Network Working Group G. Hicks Request for Comments: 392 B. Wessler NIC: 11584 Utah

                                                     20 September 1972
      Measurement of Host Costs for Transmitting Network Data

Background for the UTAH Timing Experiments

 Since October 1971 we, at the University of Utah, have had very large
 compute bound jobs running daily.  These jobs would run for many cpu
 hours to achieve partial results and used resources that may be
 better obtained elsewhere.  We felt that since these processes were
 being treated as batch jobs, they should be run on a batch machine.
 To meet the needs of these "batch" users, in March of this year, we
 developed a program[1] to use the Remote Job Service System (RJS) at
 UCLA-CCN.  RJS at UCLA is run on an IBM 360/91.
 Some examples of these jobs were (and still are!):
    (a) Algebraic simplification (using LISP and REDUCE)
    (b) Applications of partial differential equation solving
    (c) Waveform processing (both audio and video)
 The characteristics of the jobs run on the 91 were small data decks
 being submitted to RJS and massive print files being retrieved.  With
 one exception: The waveform processing group needed, from time to
 time, to store large data files at UCLA for later processing.  When
 this group did their processing, they retrieved very large punch
 files that were later displayed or listened to here.

- **Collected material**:

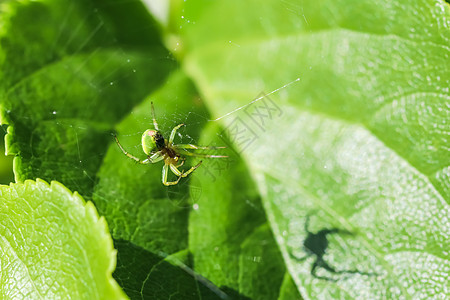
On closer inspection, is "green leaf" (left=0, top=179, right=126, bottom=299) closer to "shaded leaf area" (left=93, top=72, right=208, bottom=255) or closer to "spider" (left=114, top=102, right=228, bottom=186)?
"shaded leaf area" (left=93, top=72, right=208, bottom=255)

- **Requirements**:
[1] List every example of a job type that the RFC 392 excerpt gives for the compute-bound work sent to the machine at UCLA.
[2] Quote the RFC 392 excerpt verbatim, beginning at the words "The characteristics of" and stopping after the words "listened to here.".

- **Results of the exercise**:
[1]
Algebraic simplification (using LISP and REDUCE)
Applications of partial differential equation solving
Waveform processing (both audio and video)

[2]
The characteristics of the jobs run on the 91 were small data decks
 being submitted to RJS and massive print files being retrieved.  With
 one exception: The waveform processing group needed, from time to
 time, to store large data files at UCLA for later processing.  When
 this group did their processing, they retrieved very large punch
 files that were later displayed or listened to here.